[Given text]
◇ ◇ ◇ ◇ ◇ ◇ ◇
Link between the timing of the diversification of the main marine microbial clades and major geological and biological events.

The timing of the geological and biological events potentially involved in the diversification of marine clades is based on previously published data: “Boring billion” (Brasier and Lindsay, 1998; Hodgskiss et al., 2019), red algae fossils (Butterfield, 2000), increased of ocean productivity (Butterfield, 2000; Och and Shields-Zhou, 2012), green algae fossils (Butterfield et al., 2006), and oxygenation of the deep ocean (Lenton et al., 2016). The length of each bar represents the estimated age for marine clades according to Bayesian estimates. The timing of the main oxygenation events is based on previous work (Alcott et al., 2019).

Late-branching phototrophs that diversified around the time of the POE (LBP; Fig. 2) showed a remarkable enrichment of transporters in Crocosphaera and Synechococcus (Fig. 3). In particular, the diversification of Crocosphaera was characterized by the acquisition of transporters for inorganic nutrients like cobalt, nickel, iron, phosphonate, phosphate, ammonium, and magnesium, along with organic nutrients including amino acids and polysaccharides (Supplemental File 6). The acquisition of a wide diversity of transporters by the Crocosphaera is consistent with their boom-and-bust lifestyle seen in the oligotrophic open ocean today (Hewson et al., 2009; Wilson et al., 2017), which requires a rapid and efficient use of scarce nutrients. We also identified genes involved in osmotic pressure tolerance, for example a Ca-activated chloride channel homolog, a magnesium exporter, and a fluoride exporter (Supplemental File 6). In contrast, our results show that Synechococcus only acquired transporters for inorganic nutrients (e.g., iron and sulfate, Supplemental File 6), whereas Prochlorococcus did not show an enrichment of transporters (Supplemental File 6). Similar to LBC, we identified the enrichment of taurine metabolism genes in Crocosphaera and Synechococcus, suggesting that its use as osmoprotectant and potential substrate is widespread among planktonic microorganisms (Clifford et al., 2019). Prochlorococcus exhibits enrichment in fewer categories than the rest of phototrophic clades diversifying during the same period, consistent with the streamlined nature of genomes from this lineage (Partensky and Garczarek, 2010). The genes acquired by Prochlorococcus are involved in photosynthesis, which supports previous findings that the diversification of this clade was accompanied by changes in the photosynthetic apparatus compared with Synechococcus, its sister group (Biller et al., 2015). Overall, the diversification of LBP was marked by the capacity to thrive in the oligotrophic ocean by exploiting organic and inorganic nutrients and modifying the photosynthetic apparatus as observed in Crocosphaera and Synechococcus, and Prochlorococcus, respectively.
◇ ◇ ◇ ◇ ◇ ◇ ◇
[Problem set]
a - Please set down the part of the passage on marine microbial clades that opens with the words containing "The timing of the geological" and closes with "(Alcott et al., 2019).", copied word for word.
b - In the passage on marine microbial clades, what lifestyle of Crocosphaera is the acquisition of a wide diversity of transporters consistent with?
You won't need the material that comes after the passage on marine microbial clades.

[Collected material]
◇ ◇ ◇ ◇ ◇ ◇ ◇
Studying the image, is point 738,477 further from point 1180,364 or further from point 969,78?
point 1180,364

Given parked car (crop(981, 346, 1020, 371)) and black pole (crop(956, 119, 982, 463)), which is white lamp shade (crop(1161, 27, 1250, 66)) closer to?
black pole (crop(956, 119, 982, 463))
◇ ◇ ◇ ◇ ◇ ◇ ◇
[Results of the exercise]
a -
The timing of the geological and biological events potentially involved in the diversification of marine clades is based on previously published data: “Boring billion” (Brasier and Lindsay, 1998; Hodgskiss et al., 2019), red algae fossils (Butterfield, 2000), increased of ocean productivity (Butterfield, 2000; Och and Shields-Zhou, 2012), green algae fossils (Butterfield et al., 2006), and oxygenation of the deep ocean (Lenton et al., 2016). The length of each bar represents the estimated age for marine clades according to Bayesian estimates. The timing of the main oxygenation events is based on previous work (Alcott et al., 2019).

b - A boom-and-bust lifestyle, seen in the oligotrophic open ocean today.